Activity: Output exactly the lines from the line that has "kingdom: Animalia" through the last line of the data below, with no pictures.

[Start of section]

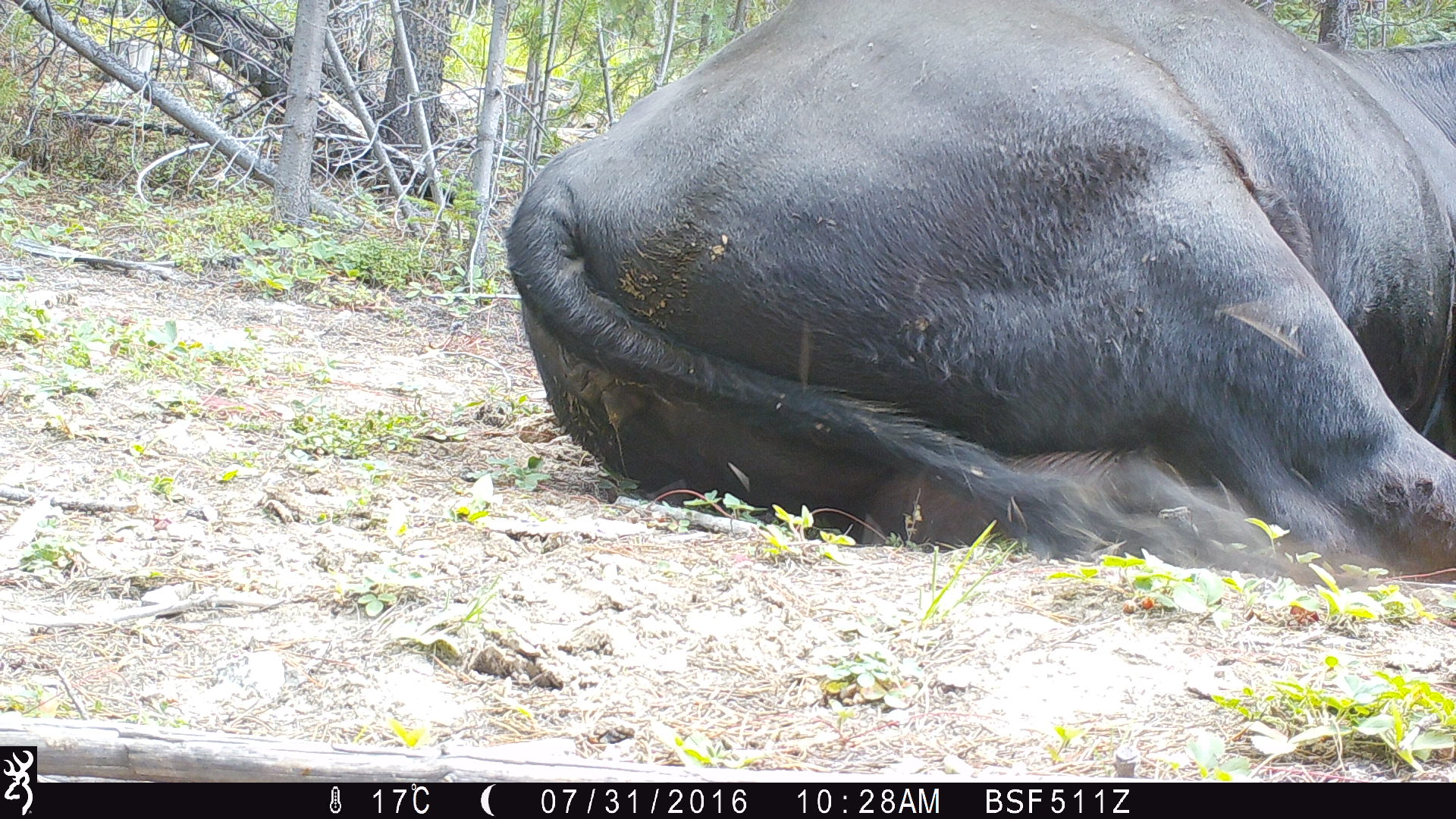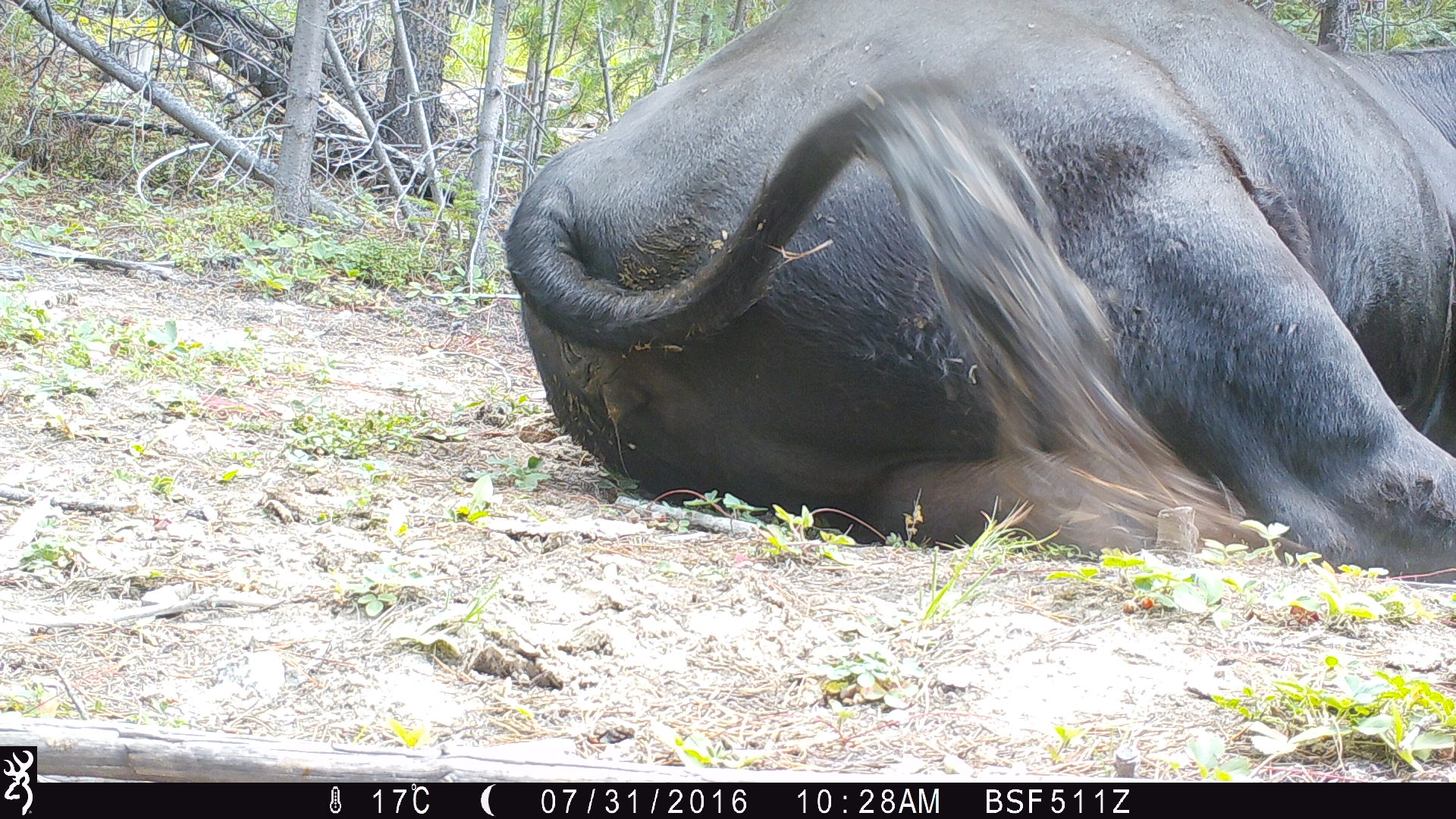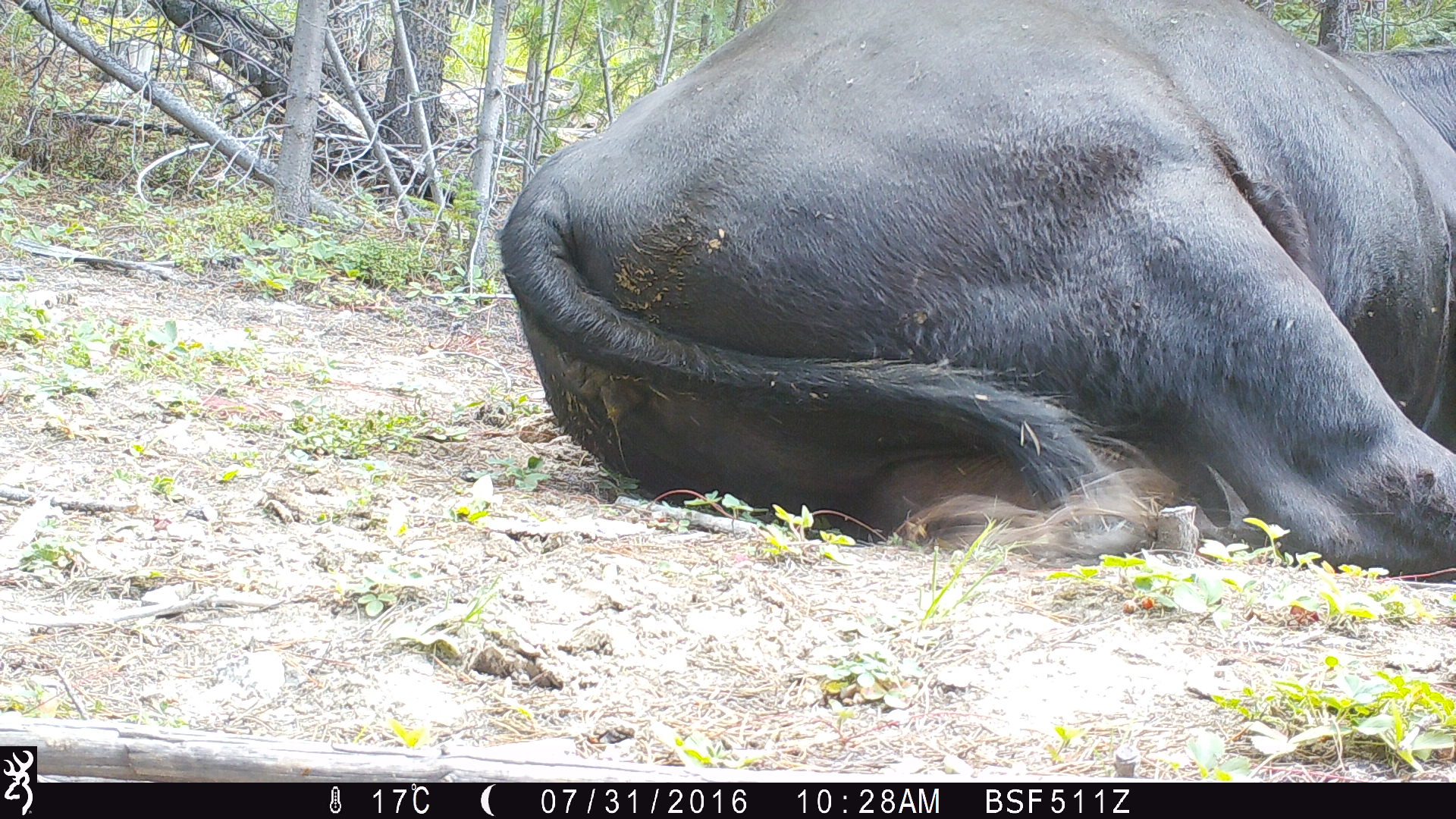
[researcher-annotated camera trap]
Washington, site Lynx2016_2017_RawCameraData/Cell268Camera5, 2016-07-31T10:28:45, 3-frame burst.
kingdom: Animalia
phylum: Chordata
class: Mammalia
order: Artiodactyla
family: Bovidae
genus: Bos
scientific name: Bos taurus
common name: domestic cattle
Domestic cattle (Bos taurus). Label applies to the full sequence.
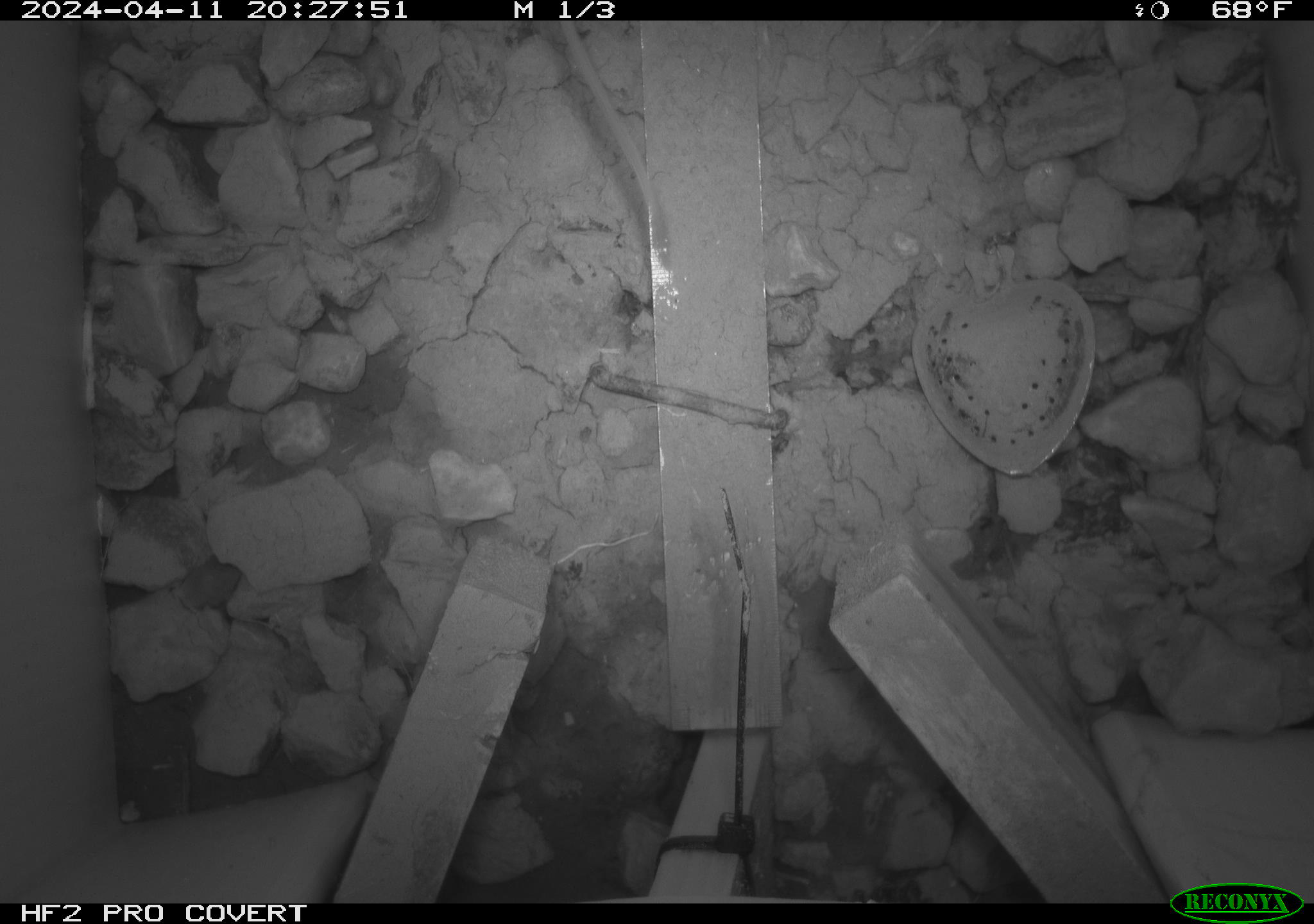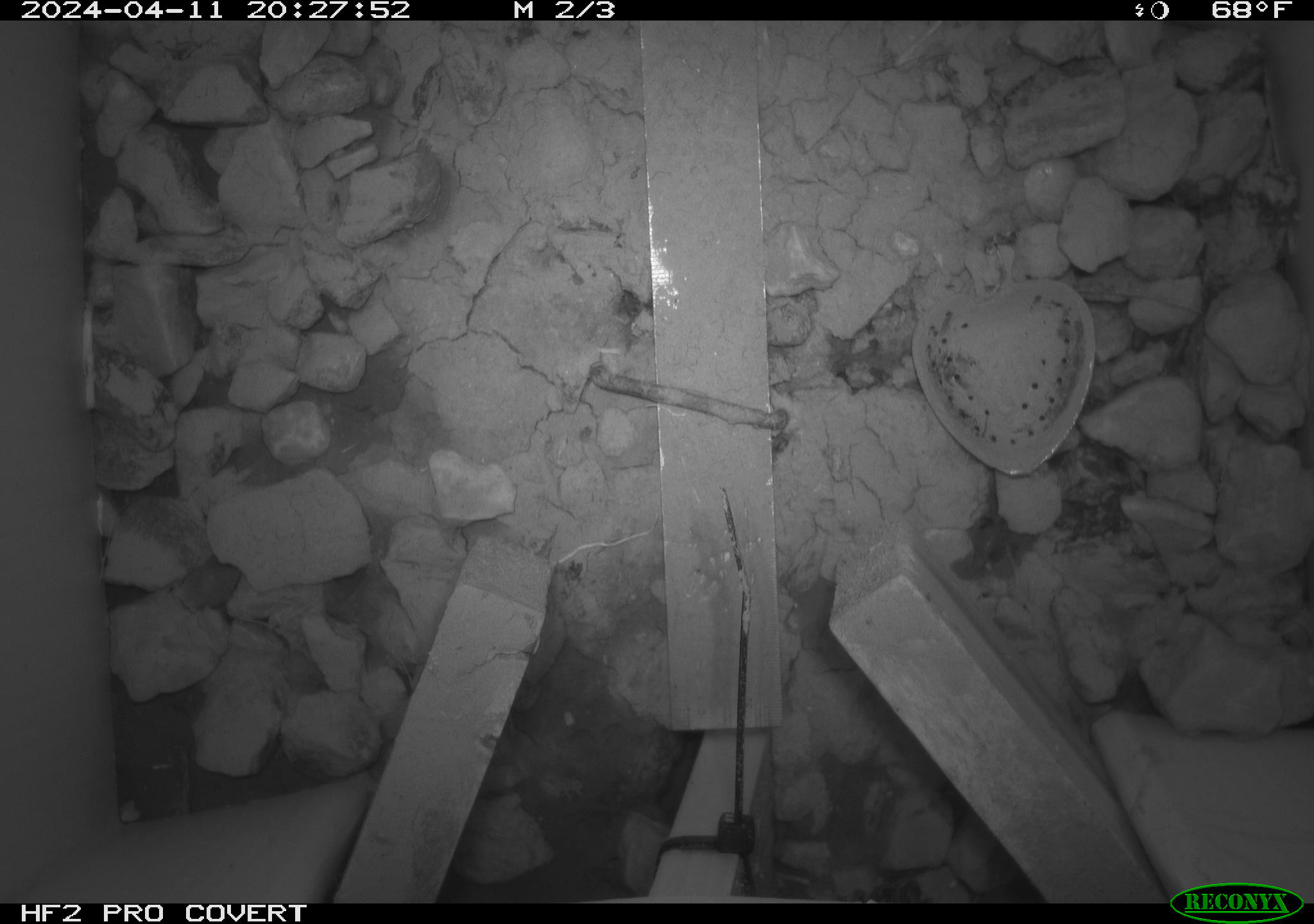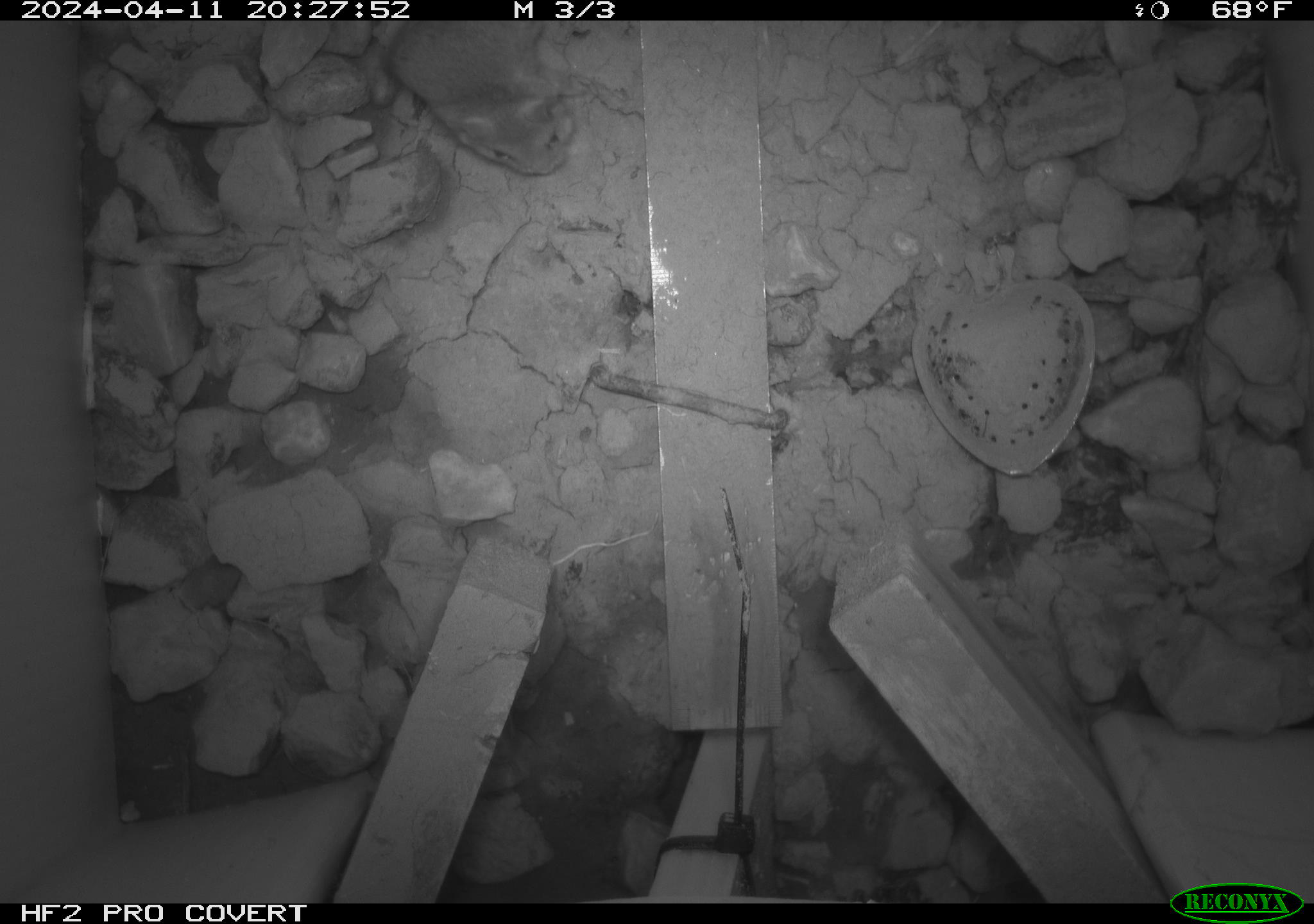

[End of section]

Response box:
kingdom: Animalia
phylum: Chordata
class: Mammalia
order: Artiodactyla
family: Bovidae
genus: Bos
scientific name: Bos taurus
common name: domestic cattle
Domestic cattle (Bos taurus). Label applies to the full sequence.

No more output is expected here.